The China Insurance Regulatory Commission (CIRC) announced on Monday that it has promulgated regulations that allow insurance companies to replenish their capital base by issuing subordinated bonds.
The move follows a precedent set last year by the China Banking Regulatory Commission, which permits Chinese banks to issue such bonds.
Allowing insurers to issue subordinated bonds will help them improve solvency margins, a CIRC spokesman said. Proceeds from such bonds are calculated as second-tier capital when regulators appraise insurers' solvency margins.
Expanding the channels through which insurers can raise capital will also help expedite the development of the Chinese insurance industry, which is now greatly hampered by capital inadequacy.

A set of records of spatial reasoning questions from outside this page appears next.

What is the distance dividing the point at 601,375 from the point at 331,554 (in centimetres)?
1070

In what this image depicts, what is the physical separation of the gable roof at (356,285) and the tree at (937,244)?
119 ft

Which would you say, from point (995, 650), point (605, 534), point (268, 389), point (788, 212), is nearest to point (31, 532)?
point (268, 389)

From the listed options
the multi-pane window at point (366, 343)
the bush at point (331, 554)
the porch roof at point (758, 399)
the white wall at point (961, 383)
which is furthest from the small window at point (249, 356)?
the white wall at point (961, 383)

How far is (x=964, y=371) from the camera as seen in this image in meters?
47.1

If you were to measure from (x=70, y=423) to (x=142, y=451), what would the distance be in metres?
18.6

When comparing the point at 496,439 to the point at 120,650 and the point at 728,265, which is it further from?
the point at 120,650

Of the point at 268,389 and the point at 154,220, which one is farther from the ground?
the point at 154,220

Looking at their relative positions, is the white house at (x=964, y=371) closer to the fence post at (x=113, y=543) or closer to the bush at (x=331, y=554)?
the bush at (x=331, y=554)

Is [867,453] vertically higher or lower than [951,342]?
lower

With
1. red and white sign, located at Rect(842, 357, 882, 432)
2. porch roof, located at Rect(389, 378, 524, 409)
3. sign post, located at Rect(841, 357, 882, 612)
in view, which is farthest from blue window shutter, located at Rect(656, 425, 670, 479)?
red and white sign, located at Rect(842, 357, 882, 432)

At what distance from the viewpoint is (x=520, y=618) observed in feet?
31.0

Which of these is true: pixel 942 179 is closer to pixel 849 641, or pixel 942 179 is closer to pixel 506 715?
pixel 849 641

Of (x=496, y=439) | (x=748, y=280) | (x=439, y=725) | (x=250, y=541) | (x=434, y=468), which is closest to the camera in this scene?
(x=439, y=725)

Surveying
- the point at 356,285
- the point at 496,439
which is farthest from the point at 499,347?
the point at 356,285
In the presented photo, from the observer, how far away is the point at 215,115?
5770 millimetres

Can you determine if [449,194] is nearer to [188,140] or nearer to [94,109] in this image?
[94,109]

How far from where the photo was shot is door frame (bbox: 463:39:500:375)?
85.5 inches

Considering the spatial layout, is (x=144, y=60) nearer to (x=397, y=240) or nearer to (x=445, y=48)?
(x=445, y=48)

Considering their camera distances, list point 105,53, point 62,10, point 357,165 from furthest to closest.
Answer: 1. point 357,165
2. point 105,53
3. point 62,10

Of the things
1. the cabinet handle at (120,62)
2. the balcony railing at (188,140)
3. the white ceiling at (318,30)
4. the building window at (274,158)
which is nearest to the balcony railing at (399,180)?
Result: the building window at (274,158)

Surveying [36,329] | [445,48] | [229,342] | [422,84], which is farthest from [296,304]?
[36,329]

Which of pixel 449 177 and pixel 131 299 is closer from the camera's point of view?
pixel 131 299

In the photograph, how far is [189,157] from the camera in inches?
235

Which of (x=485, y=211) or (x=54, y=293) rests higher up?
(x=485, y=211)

Only the three largest Chinese insurance companies have made initial public offerings during the past year to raise capital. Others generally tried to shore up strength by increasing existing shareholders' equity or ushering in foreign investors.
"But those channels face problems of lengthy time and high cost," the spokesman said. "Difficulty in raising funds has become a major problem hindering the development of China's insurance industry."
Insurers are allowed to issue subordinated bonds with maturities of not less than five years, and the bonds rank behind all issuer liabilities and only before preferred and common stocks in terms of claims on issuer assets.
Issuers are not allowed to repay the bonds if they cannot meet regulatory solvency requirements after doing so, and creditors are not entitled to file bankruptcy charges in the event the issuer fails to repay.